# Fragmento

━━━━━━

Creo que la alegría que los colombianos declararon sentir por la decisión de la Corte Suprema puede referirse a la necesidad de visibilización, a la esperanza de que en el escenario común del tribunal pueda verse ordenadamente, como en un teatro, lo que ha sido invisible y caótico; a la ilusión de que en el escenario jurídico se traduzca y se represente lo sucedido en espacios oscuros y ajenos: en las haciendas que han engendrado la guerra, en las cárceles llenas de testigos posibles o improbables, en las líneas telefónicas de los poderosos.

━━━━━━

# Datos registrados

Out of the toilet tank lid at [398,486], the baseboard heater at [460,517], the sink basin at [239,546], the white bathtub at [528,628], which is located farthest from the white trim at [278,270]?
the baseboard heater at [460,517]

━━━━━━

# Tareas
1. Enumera los espacios oscuros y ajenos que nombra el fragmento sobre la Corte Suprema.
2. Por favor, retoma el fragmento sobre la Corte Suprema y continúalo a partir de su última oración.
Las líneas no guardan relación con el fragmento sobre la Corte Suprema.

# Respuestas
1.
- Las haciendas que han engendrado la guerra
- Las cárceles llenas de testigos posibles o improbables
- Las líneas telefónicas de los poderosos

2.
Sin embargo, la visibilidad dramática de la historia reciente de Colombia es un espejismo. Al escenario comprensible del tribunal se impone aún la trasescena de la hacienda interminable, de cercas corribles. A los testimonios audibles se imponen las órdenes cumplidas sin que nadie las diera. El lenguaje criminal del poder solo queda escrito en la estela de la guerra. Los individuos cuyo testimonio fue -o no fue o será o no será- manipulado, y que están en el centro de este acto de la justicia son antiguos mercenarios. A la confianza en el juez se impone la desconfianza respecto de los testigos convictos.
Los dos bandos del público de este drama jurídico han expresado respectivamente alegría por la privación de la libertad y fe en la inocencia del investigado Uribe. Podría pensarse que ni la alegría ni la fe tendrían que ser los efectos emocionales de la contemplación de la justicia. ¿Con qué emoción podría el espectador hacerse a sí mismo justicia al ver a la Justicia actuar? Quizá la respuesta sea la confianza, no la excitación vindicativa por el presunto culpable detenido, ni la expectativa de su liberación, sino la entrega a la posibilidad de que se salvará algo después de todo.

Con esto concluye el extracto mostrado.